WHAT YOU NEED TO DO:
Word for word, reproduce the records that follow.

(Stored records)

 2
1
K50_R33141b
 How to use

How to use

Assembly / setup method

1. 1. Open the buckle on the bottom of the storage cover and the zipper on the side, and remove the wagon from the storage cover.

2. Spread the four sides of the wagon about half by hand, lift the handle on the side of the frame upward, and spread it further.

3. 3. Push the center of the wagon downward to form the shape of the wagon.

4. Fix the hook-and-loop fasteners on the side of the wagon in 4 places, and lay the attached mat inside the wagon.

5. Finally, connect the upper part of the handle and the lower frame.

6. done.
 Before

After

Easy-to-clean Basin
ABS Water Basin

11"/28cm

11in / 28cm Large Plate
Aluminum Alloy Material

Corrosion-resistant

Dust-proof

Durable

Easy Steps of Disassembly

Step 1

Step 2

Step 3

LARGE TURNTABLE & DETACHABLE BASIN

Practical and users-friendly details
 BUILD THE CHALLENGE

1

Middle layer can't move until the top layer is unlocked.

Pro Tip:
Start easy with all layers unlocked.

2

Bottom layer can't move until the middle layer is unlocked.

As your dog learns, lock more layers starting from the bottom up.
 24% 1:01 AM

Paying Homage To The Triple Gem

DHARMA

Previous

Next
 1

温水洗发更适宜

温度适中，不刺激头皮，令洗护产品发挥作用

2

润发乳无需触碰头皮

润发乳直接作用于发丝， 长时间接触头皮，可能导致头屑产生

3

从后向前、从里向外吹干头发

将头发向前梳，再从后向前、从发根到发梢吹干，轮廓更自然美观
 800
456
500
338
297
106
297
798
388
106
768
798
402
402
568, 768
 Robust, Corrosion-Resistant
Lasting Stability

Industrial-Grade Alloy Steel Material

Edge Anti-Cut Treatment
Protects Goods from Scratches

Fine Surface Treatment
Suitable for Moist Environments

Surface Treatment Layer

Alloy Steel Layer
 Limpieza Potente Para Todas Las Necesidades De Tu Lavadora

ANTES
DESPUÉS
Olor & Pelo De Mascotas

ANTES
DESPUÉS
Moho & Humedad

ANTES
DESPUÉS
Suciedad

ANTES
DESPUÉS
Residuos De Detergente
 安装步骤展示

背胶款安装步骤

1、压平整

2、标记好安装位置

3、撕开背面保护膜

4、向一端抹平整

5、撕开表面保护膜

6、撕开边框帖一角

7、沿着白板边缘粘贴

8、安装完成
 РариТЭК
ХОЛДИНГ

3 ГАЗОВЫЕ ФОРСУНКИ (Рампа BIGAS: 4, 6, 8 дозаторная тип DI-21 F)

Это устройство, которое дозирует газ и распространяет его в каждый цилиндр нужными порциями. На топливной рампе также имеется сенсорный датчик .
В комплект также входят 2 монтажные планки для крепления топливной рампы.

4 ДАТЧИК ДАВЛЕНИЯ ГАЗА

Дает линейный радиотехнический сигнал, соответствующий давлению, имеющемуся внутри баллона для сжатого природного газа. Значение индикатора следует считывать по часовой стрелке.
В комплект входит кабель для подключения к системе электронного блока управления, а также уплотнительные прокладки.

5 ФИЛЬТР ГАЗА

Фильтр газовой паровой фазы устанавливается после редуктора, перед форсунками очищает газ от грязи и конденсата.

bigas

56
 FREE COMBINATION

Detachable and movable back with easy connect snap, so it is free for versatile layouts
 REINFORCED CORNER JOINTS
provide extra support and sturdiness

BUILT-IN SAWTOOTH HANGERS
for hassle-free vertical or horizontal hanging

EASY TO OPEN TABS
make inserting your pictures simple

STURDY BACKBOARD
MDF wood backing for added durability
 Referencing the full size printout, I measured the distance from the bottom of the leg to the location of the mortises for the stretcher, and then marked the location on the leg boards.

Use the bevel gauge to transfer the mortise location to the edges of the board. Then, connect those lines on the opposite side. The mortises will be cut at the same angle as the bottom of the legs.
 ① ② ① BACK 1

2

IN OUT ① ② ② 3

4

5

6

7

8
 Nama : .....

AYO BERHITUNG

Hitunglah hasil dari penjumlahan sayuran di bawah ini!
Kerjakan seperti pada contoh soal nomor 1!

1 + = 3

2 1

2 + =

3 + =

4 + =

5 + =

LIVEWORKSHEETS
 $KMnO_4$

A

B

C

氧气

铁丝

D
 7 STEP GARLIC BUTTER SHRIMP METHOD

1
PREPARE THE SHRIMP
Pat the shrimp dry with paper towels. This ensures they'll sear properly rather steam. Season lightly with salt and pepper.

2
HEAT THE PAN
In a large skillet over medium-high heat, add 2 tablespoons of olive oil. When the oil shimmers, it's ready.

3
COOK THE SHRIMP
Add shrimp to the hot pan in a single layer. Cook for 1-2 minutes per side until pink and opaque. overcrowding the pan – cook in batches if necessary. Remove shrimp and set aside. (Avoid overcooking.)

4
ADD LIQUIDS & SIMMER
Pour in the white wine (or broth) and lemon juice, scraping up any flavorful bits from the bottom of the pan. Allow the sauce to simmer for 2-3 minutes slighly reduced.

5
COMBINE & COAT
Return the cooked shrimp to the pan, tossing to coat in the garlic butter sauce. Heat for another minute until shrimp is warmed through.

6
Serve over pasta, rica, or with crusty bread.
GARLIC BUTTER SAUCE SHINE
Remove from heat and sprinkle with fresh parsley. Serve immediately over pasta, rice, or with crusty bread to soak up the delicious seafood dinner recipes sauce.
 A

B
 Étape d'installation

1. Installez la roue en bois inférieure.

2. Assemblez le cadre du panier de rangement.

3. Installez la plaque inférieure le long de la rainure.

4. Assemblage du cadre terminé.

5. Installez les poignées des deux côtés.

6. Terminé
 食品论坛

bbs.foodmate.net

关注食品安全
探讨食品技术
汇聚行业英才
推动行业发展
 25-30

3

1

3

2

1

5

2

RESPONSE TO THIS TASK:
 2
1
K50_R33141b
 How to use

How to use

Assembly / setup method

1. 1. Open the buckle on the bottom of the storage cover and the zipper on the side, and remove the wagon from the storage cover.

2. Spread the four sides of the wagon about half by hand, lift the handle on the side of the frame upward, and spread it further.

3. 3. Push the center of the wagon downward to form the shape of the wagon.

4. Fix the hook-and-loop fasteners on the side of the wagon in 4 places, and lay the attached mat inside the wagon.

5. Finally, connect the upper part of the handle and the lower frame.

6. done.
 Before

After

Easy-to-clean Basin
ABS Water Basin

11"/28cm

11in / 28cm Large Plate
Aluminum Alloy Material

Corrosion-resistant

Dust-proof

Durable

Easy Steps of Disassembly

Step 1

Step 2

Step 3

LARGE TURNTABLE & DETACHABLE BASIN

Practical and users-friendly details
 BUILD THE CHALLENGE

1

Middle layer can't move until the top layer is unlocked.

Pro Tip:
Start easy with all layers unlocked.

2

Bottom layer can't move until the middle layer is unlocked.

As your dog learns, lock more layers starting from the bottom up.
 24% 1:01 AM

Paying Homage To The Triple Gem

DHARMA

Previous

Next
 1

温水洗发更适宜

温度适中，不刺激头皮，令洗护产品发挥作用

2

润发乳无需触碰头皮

润发乳直接作用于发丝， 长时间接触头皮，可能导致头屑产生

3

从后向前、从里向外吹干头发

将头发向前梳，再从后向前、从发根到发梢吹干，轮廓更自然美观
 800
456
500
338
297
106
297
798
388
106
768
798
402
402
568, 768
 Robust, Corrosion-Resistant
Lasting Stability

Industrial-Grade Alloy Steel Material

Edge Anti-Cut Treatment
Protects Goods from Scratches

Fine Surface Treatment
Suitable for Moist Environments

Surface Treatment Layer

Alloy Steel Layer
 Limpieza Potente Para Todas Las Necesidades De Tu Lavadora

ANTES
DESPUÉS
Olor & Pelo De Mascotas

ANTES
DESPUÉS
Moho & Humedad

ANTES
DESPUÉS
Suciedad

ANTES
DESPUÉS
Residuos De Detergente
 安装步骤展示

背胶款安装步骤

1、压平整

2、标记好安装位置

3、撕开背面保护膜

4、向一端抹平整

5、撕开表面保护膜

6、撕开边框帖一角

7、沿着白板边缘粘贴

8、安装完成
 РариТЭК
ХОЛДИНГ

3 ГАЗОВЫЕ ФОРСУНКИ (Рампа BIGAS: 4, 6, 8 дозаторная тип DI-21 F)

Это устройство, которое дозирует газ и распространяет его в каждый цилиндр нужными порциями. На топливной рампе также имеется сенсорный датчик .
В комплект также входят 2 монтажные планки для крепления топливной рампы.

4 ДАТЧИК ДАВЛЕНИЯ ГАЗА

Дает линейный радиотехнический сигнал, соответствующий давлению, имеющемуся внутри баллона для сжатого природного газа. Значение индикатора следует считывать по часовой стрелке.
В комплект входит кабель для подключения к системе электронного блока управления, а также уплотнительные прокладки.

5 ФИЛЬТР ГАЗА

Фильтр газовой паровой фазы устанавливается после редуктора, перед форсунками очищает газ от грязи и конденсата.

bigas

56
 FREE COMBINATION

Detachable and movable back with easy connect snap, so it is free for versatile layouts
 REINFORCED CORNER JOINTS
provide extra support and sturdiness

BUILT-IN SAWTOOTH HANGERS
for hassle-free vertical or horizontal hanging

EASY TO OPEN TABS
make inserting your pictures simple

STURDY BACKBOARD
MDF wood backing for added durability
 Referencing the full size printout, I measured the distance from the bottom of the leg to the location of the mortises for the stretcher, and then marked the location on the leg boards.

Use the bevel gauge to transfer the mortise location to the edges of the board. Then, connect those lines on the opposite side. The mortises will be cut at the same angle as the bottom of the legs.
 ① ② ① BACK 1

2

IN OUT ① ② ② 3

4

5

6

7

8
 Nama : .....

AYO BERHITUNG

Hitunglah hasil dari penjumlahan sayuran di bawah ini!
Kerjakan seperti pada contoh soal nomor 1!

1 + = 3

2 1

2 + =

3 + =

4 + =

5 + =

LIVEWORKSHEETS
 $KMnO_4$

A

B

C

氧气

铁丝

D
 7 STEP GARLIC BUTTER SHRIMP METHOD

1
PREPARE THE SHRIMP
Pat the shrimp dry with paper towels. This ensures they'll sear properly rather steam. Season lightly with salt and pepper.

2
HEAT THE PAN
In a large skillet over medium-high heat, add 2 tablespoons of olive oil. When the oil shimmers, it's ready.

3
COOK THE SHRIMP
Add shrimp to the hot pan in a single layer. Cook for 1-2 minutes per side until pink and opaque. overcrowding the pan – cook in batches if necessary. Remove shrimp and set aside. (Avoid overcooking.)

4
ADD LIQUIDS & SIMMER
Pour in the white wine (or broth) and lemon juice, scraping up any flavorful bits from the bottom of the pan. Allow the sauce to simmer for 2-3 minutes slighly reduced.

5
COMBINE & COAT
Return the cooked shrimp to the pan, tossing to coat in the garlic butter sauce. Heat for another minute until shrimp is warmed through.

6
Serve over pasta, rica, or with crusty bread.
GARLIC BUTTER SAUCE SHINE
Remove from heat and sprinkle with fresh parsley. Serve immediately over pasta, rice, or with crusty bread to soak up the delicious seafood dinner recipes sauce.
 A

B
 Étape d'installation

1. Installez la roue en bois inférieure.

2. Assemblez le cadre du panier de rangement.

3. Installez la plaque inférieure le long de la rainure.

4. Assemblage du cadre terminé.

5. Installez les poignées des deux côtés.

6. Terminé
 食品论坛

bbs.foodmate.net

关注食品安全
探讨食品技术
汇聚行业英才
推动行业发展
 25-30

3

1

3

2

1

5

2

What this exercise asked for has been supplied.